> Brief:
Continue the passage on parsing command-line output, starting right after its final sentence.

In some cases, no parsing at all needs to happen because the exit code gives you
everything you need to know. That system call and its subsequent exit code
answers the question: "Was the command successful?". A quick example of this is
using the Docker command-line tool. Have you ever
tried stopping a container? It is pretty simple, first check if the container is
running:

$ docker ps | grep pytest
542818cd6d7f        anchore/inline-scan:latest   "docker-entrypoint.sh"   14 minutes ago      Up 14 minutes (healthy)   5000/tcp, 5432/tcp, 0.0.0.0:8228->8228/tcp   pytest_inline_scan

I've confirmed it is running so now I stop the pytest_inline_scan container,
and then check its exit code:

$ docker stop pytest_inline_scan
pytest_inline_scan
$ echo $?
0

The container is stopped, and its exit status code is 0. Although I highly
recommend using the
Python Docker SDK, you can use
this minimal example to guide you when you only need to check for an exit
status:

def stop_container(container):
    stdout, stderr, code = run(['docker', 'stop', container])
    if code != 0:
        raise RuntimeError(f'Unable to stop {container}')

Advanced Parsing

There are multiple levels of painful parsing for command-line output. Like I've
mentioned earlier in this chapter, you should always try to tackle the problem
with the simple approaches first, then move on to machine-readable output if
possible or just checking the exit code. This section dives into some of the
advanced parsing I've implemented in production where most of the time, I avoid
regular expressions until I've exhausted every other way, making it necessary.

> Record set:
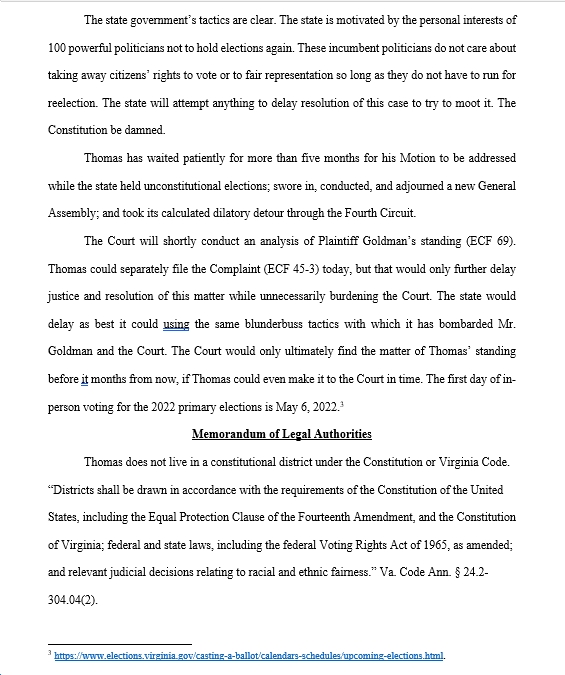 The state government's tactics are clear. The state is motivated by the personal interests of 100 powerful politicians not to hold elections again. These incumbent politicians do not care about taking away citizens' rights to vote or to fair representation so long as they do not have to run for reelection. The state will attempt anything to delay resolution of this case to try to moot it. The Constitution be damned.

Thomas has waited patiently for more than five months for his Motion to be addressed while the state held unconstitutional elections; swore in, conducted, and adjourned a new General Assembly; and took its calculated dilatory detour through the Fourth Circuit.

The Court will shortly conduct an analysis of Plaintiff Goldman's standing (ECF 69). Thomas could separately file the Complaint (ECF 45-3) today, but that would only further delay justice and resolution of this matter while unnecessarily burdening the Court. The state would delay as best it could using the same blunderbuss tactics with which it has bombarded Mr. Goldman and the Court. The Court would only ultimately find the matter of Thomas' standing before it months from now, if Thomas could even make it to the Court in time. The first day of in-person voting for the 2022 primary elections is May 6, 2022.$^3$

Memorandum of Legal Authorities

Thomas does not live in a constitutional district under the Constitution or Virginia Code. "Districts shall be drawn in accordance with the requirements of the Constitution of the United States, including the Equal Protection Clause of the Fourteenth Amendment, and the Constitution of Virginia; federal and state laws, including the federal Voting Rights Act of 1965, as amended; and relevant judicial decisions relating to racial and ethnic fairness." Va. Code Ann. § 24.2-304.04(2).

$^3$ https://www.elections.virginia.gov/casting-a-ballot/calendars-schedules/upcoming-elections.html.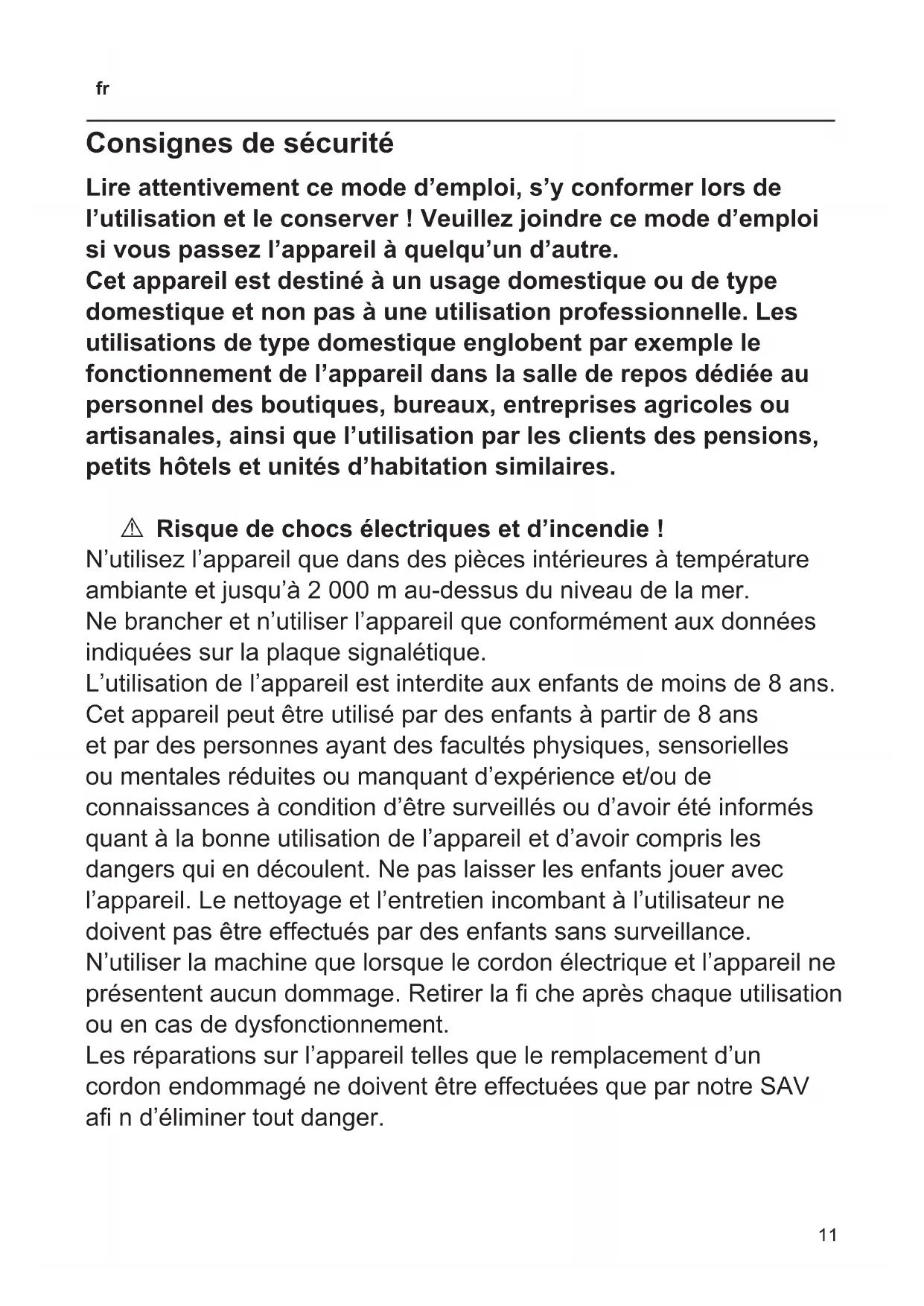 fr

Consignes de sécurité

Lire attentivement ce mode d’emploi, s’y conformer lors de l’utilisation et le conserver ! Veuillez joindre ce mode d’emploi si vous passez l’appareil à quelqu’un d’autre.
Cet appareil est destiné à un usage domestique ou de type domestique et non pas à une utilisation professionnelle. Les utilisations de type domestique englobent par exemple le fonctionnement de l’appareil dans la salle de repos dédiée au personnel des boutiques, bureaux, entreprises agricoles ou artisanales, ainsi que l’utilisation par les clients des pensions, petits hôtels et unités d’habitation similaires.

⚠ Risque de chocs électriques et d’incendie !
N’utilisez l’appareil que dans des pièces intérieures à température ambiante et jusqu’à 2 000 m au-dessus du niveau de la mer.
Ne brancher et n’utiliser l’appareil que conformément aux données indiquées sur la plaque signalétique.
L’utilisation de l’appareil est interdite aux enfants de moins de 8 ans.
Cet appareil peut être utilisé par des enfants à partir de 8 ans et par des personnes ayant des facultés physiques, sensorielles ou mentales réduites ou manquant d’expérience et/ou de connaissances à condition d’être surveillés ou d’avoir été informés quant à la bonne utilisation de l’appareil et d’avoir compris les dangers qui en découlent. Ne pas laisser les enfants jouer avec l’appareil. Le nettoyage et l’entretien incombant à l’utilisateur ne doivent pas être effectués par des enfants sans surveillance.
N’utiliser la machine que lorsque le cordon électrique et l’appareil ne présentent aucun dommage. Retirer la fi che après chaque utilisation ou en cas de dysfonctionnement.
Les réparations sur l’appareil telles que le remplacement d’un cordon endommagé ne doivent être effectuées que par notre SAV afi n d’éliminer tout danger.

11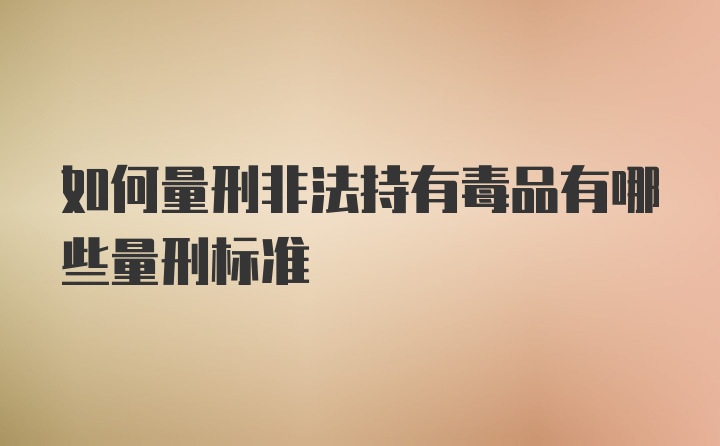 如何量刑非法持有毒品有哪些量刑标准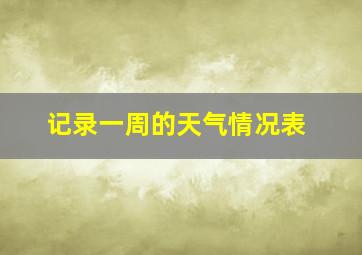 记录一周的天气情况表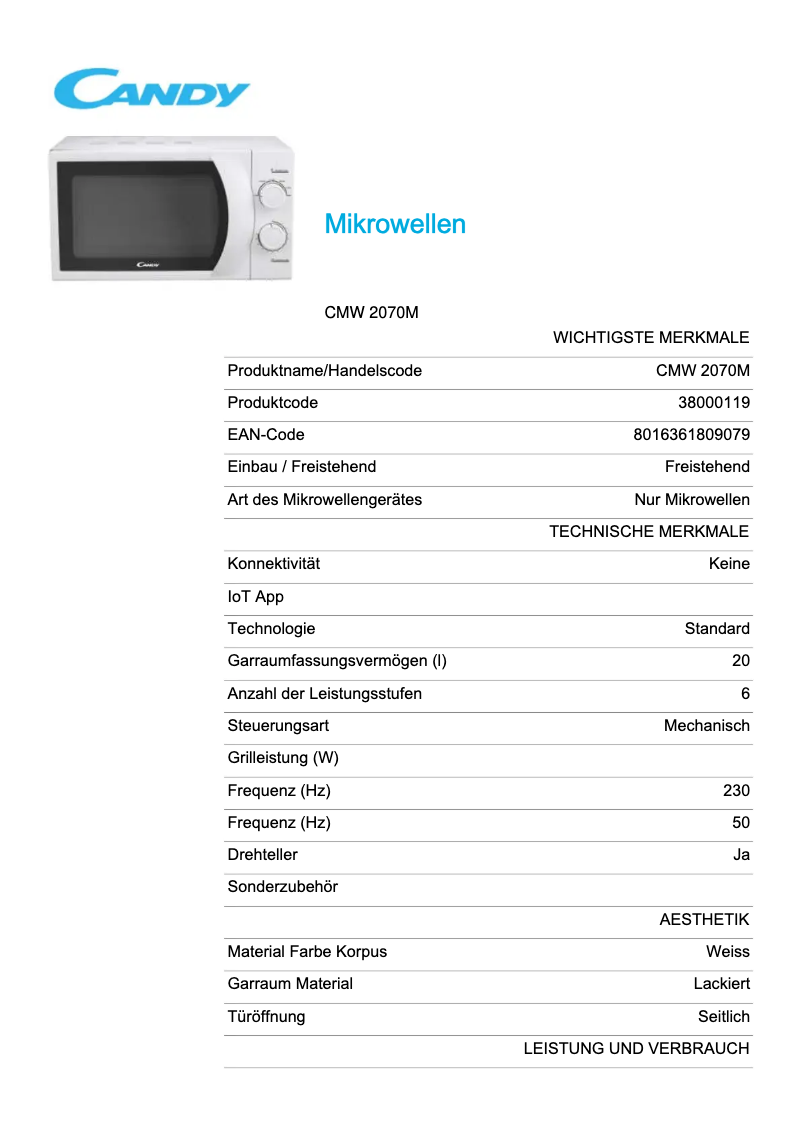 CANDY

CANDY

Mikrowellen

CMW 2070M

| | WICHTIGSTE MERKMALE |
|---|---|
| Produktname/Handelscode | CMW 2070M |
| Produktcode | 38000119 |
| EAN-Code | 8016361809079 |
| Einbau / Freistehend | Freistehend |
| Art des Mikrowellengerätes | Nur Mikrowellen |
| | TECHNISCHE MERKMALE |
| Konnektivität | Keine |
| IoT App | |
| Technologie | Standard |
| Garraumfassungsvermögen (l) | 20 |
| Anzahl der Leistungsstufen | 6 |
| Steuerungsart | Mechanisch |
| Grilleistung (W) | |
| Frequenz (Hz) | 230 |
| Frequenz (Hz) | 50 |
| Drehteller | Ja |
| Sonderzubehör | |
| | AESTHETIK |
| Material Farbe Korpus | Weiss |
| Garraum Material | Lackiert |
| Türöffnung | Seitlich |
| | LEISTUNG UND VERBRAUCH |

> Task response:
Even though I highly recommend configuring tools to produce machine-readable
formats like CSV or JSON, sometimes this is not possible. One time, I saw that
the lsblk tool (another tool to inspect devices like blkid) had the --json
flag to produce an easily consumable output in Python. After creating the
implementation, I realized that this wouldn't work in older Linux distributions
because that special flag didn't exist, as it is a somewhat new feature. To have
one implementation that would work for older Linux versions as well as new ones,
I had to do the hard thing: parsing.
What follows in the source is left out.